December’s light show occurred when an unusually large ejection of plasma from the sun reached the upper atmosphere of Earth. Smaller auroras occur every day, likely caused by the interaction of the constant impact of charged particles from the sun, called the solar wind, with Earth’s upper atmosphere, says Patrick Newell, a physicist at the Johns Hopkins University Applied Physics Laboratory. The mechanism driving that interaction, however, was “not so clear,” he says. Now, a new formula, presented in December at the American Geophysical Union annual meeting in San Francisco, can provide a glimpse of the mechanism that leads to the aurora, he says, allowing researchers to predict the power of an impending storm.
To arrive at the formula, Newell and colleagues first collected various data that spanned a period of 11 and 22 years — equivalent to one or two solar cycles, during which the number of sunspots and solar storms rises and falls. The data included measurements of auroral power, solar wind, Earth’s magnetic field and more, all from U.S. Air Force, NASA and NOAA satellites.
Next, the team looked at current formulas that describe 10 different types of space weather, including the aurora and disturbances to Earth’s magnetic field. They then “tweaked” each formula until they arrived at versions that better fit the experimental data collected from the satellites, Newell says. “It was a brute force thing, to try all the possibilities,” he says.

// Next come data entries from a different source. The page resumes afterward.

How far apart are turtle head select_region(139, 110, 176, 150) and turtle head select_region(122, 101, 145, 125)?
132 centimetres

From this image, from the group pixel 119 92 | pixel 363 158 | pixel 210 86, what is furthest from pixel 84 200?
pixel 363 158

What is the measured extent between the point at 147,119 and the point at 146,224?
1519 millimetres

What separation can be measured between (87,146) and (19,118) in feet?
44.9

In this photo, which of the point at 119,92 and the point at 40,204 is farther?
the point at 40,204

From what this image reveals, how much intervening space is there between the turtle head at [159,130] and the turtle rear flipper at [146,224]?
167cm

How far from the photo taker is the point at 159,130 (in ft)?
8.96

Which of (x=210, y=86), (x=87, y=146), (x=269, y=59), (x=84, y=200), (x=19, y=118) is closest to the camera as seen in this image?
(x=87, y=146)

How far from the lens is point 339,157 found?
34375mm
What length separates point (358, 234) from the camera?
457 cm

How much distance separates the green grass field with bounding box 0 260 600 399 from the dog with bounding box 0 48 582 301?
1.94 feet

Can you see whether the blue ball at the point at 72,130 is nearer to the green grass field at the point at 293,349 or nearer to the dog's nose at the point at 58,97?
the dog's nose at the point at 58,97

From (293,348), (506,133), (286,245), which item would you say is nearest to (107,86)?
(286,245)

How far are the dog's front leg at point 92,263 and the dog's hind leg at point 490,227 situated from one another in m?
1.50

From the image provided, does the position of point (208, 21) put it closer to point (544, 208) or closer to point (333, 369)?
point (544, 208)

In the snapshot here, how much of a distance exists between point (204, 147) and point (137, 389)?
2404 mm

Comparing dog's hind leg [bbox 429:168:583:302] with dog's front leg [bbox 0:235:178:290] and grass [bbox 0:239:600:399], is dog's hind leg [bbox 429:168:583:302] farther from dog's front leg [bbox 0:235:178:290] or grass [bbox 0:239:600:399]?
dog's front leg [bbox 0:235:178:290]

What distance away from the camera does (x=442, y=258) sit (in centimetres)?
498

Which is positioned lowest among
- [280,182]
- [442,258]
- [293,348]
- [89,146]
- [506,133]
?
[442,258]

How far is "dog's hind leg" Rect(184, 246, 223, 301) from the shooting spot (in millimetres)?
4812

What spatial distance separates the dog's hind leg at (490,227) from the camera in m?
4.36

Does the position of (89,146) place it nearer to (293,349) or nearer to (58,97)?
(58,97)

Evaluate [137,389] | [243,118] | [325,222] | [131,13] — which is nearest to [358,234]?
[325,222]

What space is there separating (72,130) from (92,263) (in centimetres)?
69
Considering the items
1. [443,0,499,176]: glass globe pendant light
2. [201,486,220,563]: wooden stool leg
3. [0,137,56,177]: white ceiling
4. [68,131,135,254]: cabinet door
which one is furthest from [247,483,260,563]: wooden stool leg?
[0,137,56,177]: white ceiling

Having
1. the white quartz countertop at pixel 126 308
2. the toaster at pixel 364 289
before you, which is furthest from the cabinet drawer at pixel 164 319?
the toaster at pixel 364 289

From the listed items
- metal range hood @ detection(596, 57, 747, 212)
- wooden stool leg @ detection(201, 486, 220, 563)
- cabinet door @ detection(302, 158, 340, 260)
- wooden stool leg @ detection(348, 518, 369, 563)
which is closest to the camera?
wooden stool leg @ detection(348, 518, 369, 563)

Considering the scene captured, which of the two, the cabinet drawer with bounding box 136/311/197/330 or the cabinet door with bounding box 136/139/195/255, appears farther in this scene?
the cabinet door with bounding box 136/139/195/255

From all the different formulas that Newell reworked, he expected to find a few individual improvements that would better describe a particular space weather event, whether it was the power of an auroral storm, or the amount of disturbance to the magnetic field. But “the amazing thing,” he says, is that a single new formula turned out to be the best predictor of all the space weather events he studied. That shows that “something fundamental is working here,” he says.

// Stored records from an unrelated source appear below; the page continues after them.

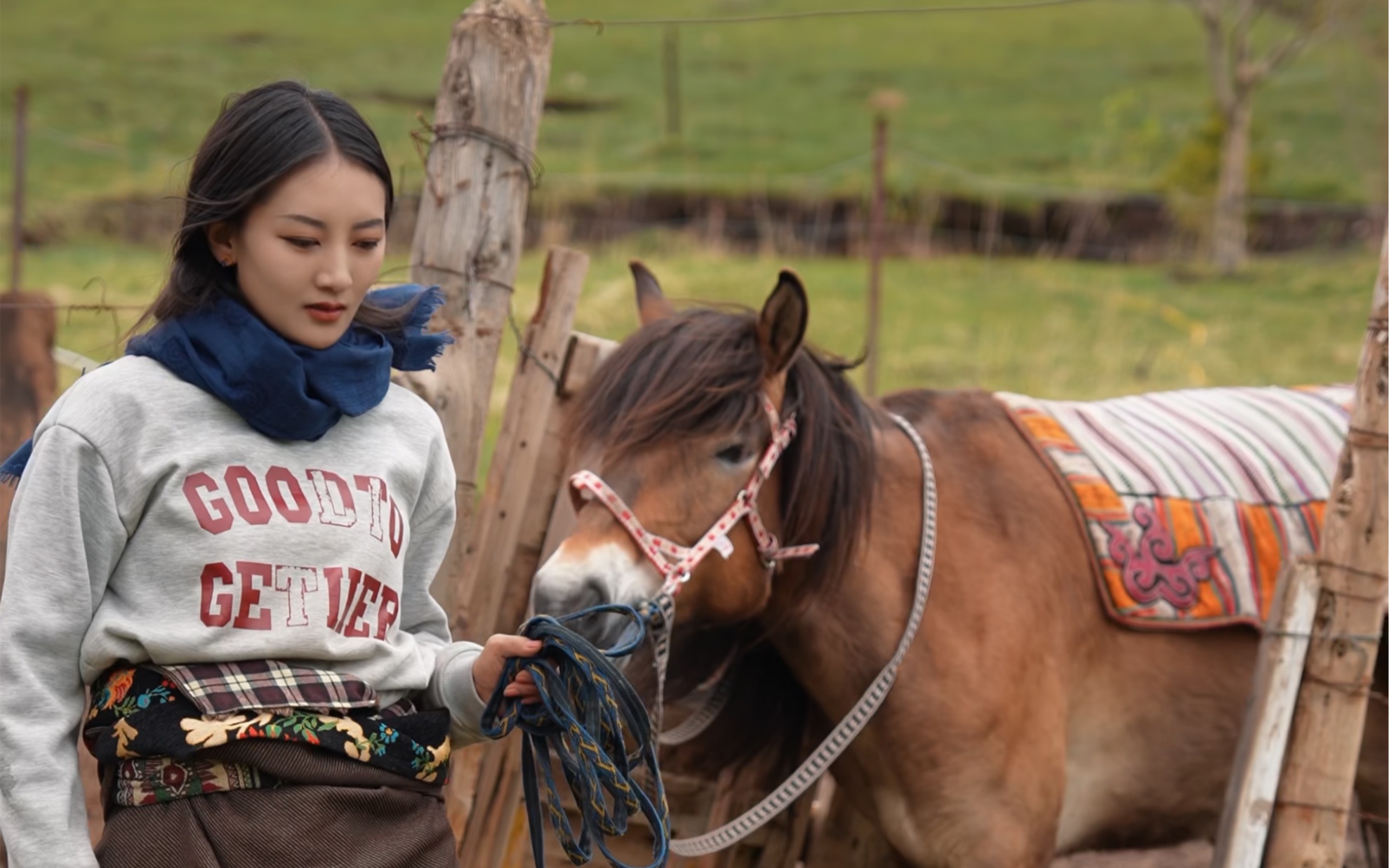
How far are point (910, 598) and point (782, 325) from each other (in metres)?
0.69

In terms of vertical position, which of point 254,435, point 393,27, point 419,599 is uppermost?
point 393,27

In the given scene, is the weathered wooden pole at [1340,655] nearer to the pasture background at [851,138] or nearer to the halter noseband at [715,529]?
the halter noseband at [715,529]

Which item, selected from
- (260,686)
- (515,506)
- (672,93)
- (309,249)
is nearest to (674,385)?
(515,506)

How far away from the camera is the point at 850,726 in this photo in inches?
117

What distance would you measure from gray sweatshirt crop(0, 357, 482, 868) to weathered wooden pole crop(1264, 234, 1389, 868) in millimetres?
2215

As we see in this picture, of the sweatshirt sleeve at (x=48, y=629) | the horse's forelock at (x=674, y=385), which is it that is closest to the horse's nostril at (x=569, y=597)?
the horse's forelock at (x=674, y=385)

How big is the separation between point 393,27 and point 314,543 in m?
26.5

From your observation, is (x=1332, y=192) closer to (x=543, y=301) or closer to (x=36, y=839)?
(x=543, y=301)

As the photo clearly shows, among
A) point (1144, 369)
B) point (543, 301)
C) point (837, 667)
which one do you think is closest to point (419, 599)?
point (837, 667)

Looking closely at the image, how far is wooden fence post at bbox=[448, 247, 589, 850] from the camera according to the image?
334 centimetres

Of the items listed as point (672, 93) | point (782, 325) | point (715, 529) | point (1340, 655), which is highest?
point (672, 93)

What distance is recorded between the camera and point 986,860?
294cm

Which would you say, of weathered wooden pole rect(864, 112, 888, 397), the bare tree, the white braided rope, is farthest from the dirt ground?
the bare tree

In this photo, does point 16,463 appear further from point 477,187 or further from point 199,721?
point 477,187
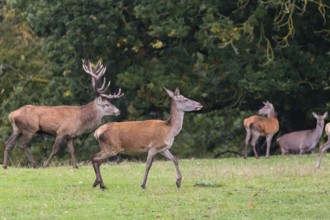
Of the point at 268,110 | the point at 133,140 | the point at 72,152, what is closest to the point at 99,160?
the point at 133,140

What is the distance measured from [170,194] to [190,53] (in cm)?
1335

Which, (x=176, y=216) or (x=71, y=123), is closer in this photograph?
(x=176, y=216)

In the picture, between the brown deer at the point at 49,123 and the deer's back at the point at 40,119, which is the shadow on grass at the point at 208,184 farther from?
the deer's back at the point at 40,119

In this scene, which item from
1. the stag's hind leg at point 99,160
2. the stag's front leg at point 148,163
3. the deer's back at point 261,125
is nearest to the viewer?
the stag's front leg at point 148,163

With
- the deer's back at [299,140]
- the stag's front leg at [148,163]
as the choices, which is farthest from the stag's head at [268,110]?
the stag's front leg at [148,163]

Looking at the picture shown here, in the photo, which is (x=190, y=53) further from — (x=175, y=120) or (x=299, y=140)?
(x=175, y=120)

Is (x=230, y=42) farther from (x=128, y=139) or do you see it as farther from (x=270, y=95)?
(x=128, y=139)

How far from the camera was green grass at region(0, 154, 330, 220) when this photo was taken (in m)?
12.8

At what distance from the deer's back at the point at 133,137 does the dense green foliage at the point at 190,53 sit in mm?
9581


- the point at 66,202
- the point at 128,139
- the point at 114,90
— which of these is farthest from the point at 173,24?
the point at 66,202

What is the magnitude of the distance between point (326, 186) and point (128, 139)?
10.9 ft

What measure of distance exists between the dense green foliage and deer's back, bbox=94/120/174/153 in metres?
9.58

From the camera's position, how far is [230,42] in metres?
24.6

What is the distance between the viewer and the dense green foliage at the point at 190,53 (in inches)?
1009
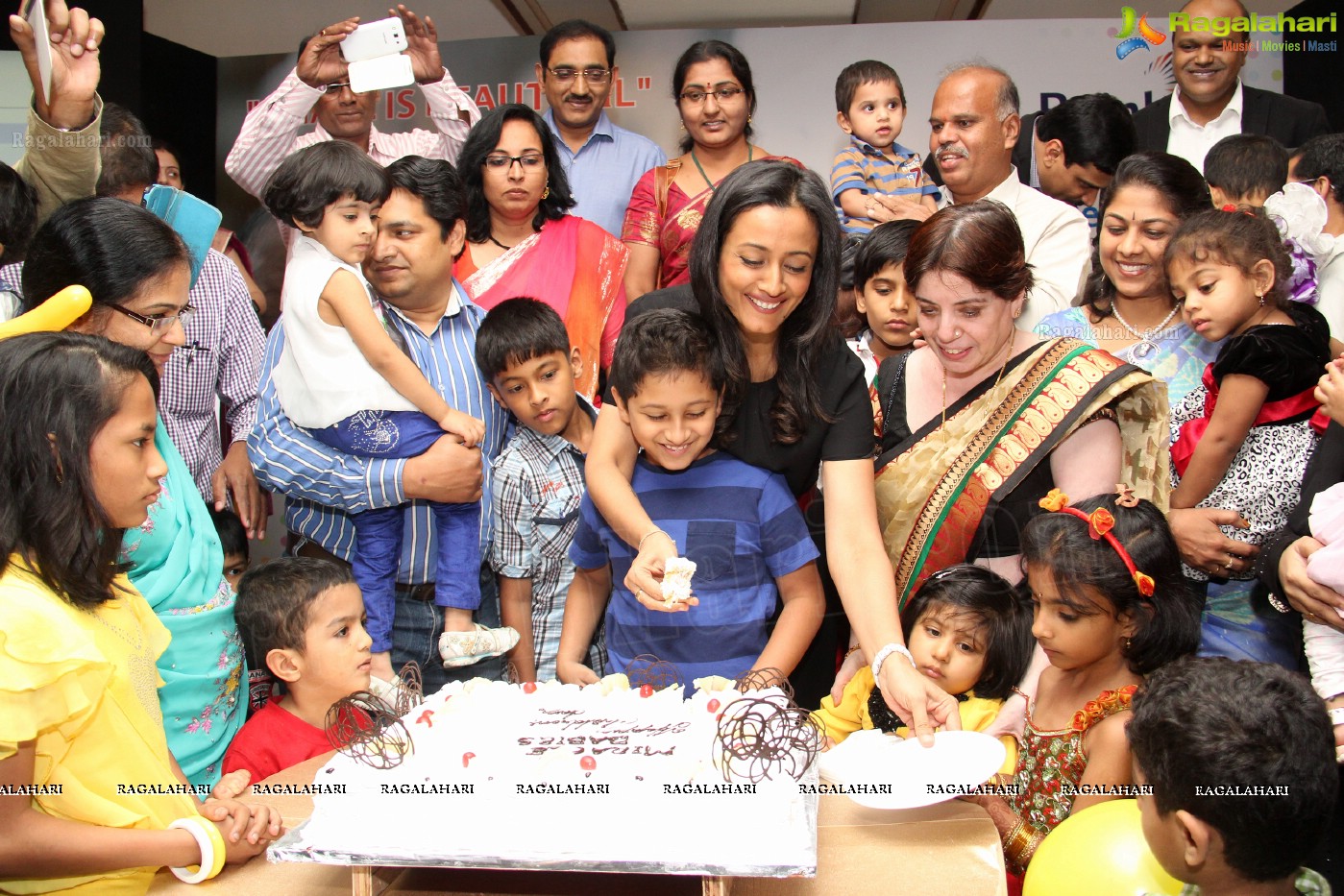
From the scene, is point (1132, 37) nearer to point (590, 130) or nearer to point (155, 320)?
point (590, 130)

Newell thinks the formula as a whole represents the rate that Earth’s magnetic field merges with the magnetic field from the sun. Researchers have previously suggested that such merging occurs, after which the merged fields are then blown by the solar wind to the side of Earth opposite the sun, where the field piles up and becomes a source of energy for geomagnetic storms. But until now, “there has not been a global formula for predicting merging,” Newell says.
Such a formula could prove useful for models predicting space weather, says Ramon Lopez, a space physicist at the Florida Institute of Technology. For models to give a “good representation of reality,” he says, you “need to have the physics pinned down.” The significance of Newell’s work is in its “completeness,” Lopez says, in that Newell accounted for a large amount of data over a large span of time.
Lopez is already taking on Newell’s formula to see how it can be incorporated with real-time data into simulation models of space weather, to try and validate it against reality and to see how “skillful a prediction” can be made, he says. Eventually, if the models prove successful, he says, they will be turned over to the Space Environment Center in Colorado, which is part of the National Weather Service and issues space weather predictions to industry and other people who might be affected by satellite interference, which can cause electronics and cell phone outages, for example.
One factor not accounted for in the formula, however, is how space weather affects the radiation belt around Earth, which is one of the main space weather concerns for astronauts. For now, as in the December storm, astronauts will continue to take precautionary measures in the event of any significant solar storm.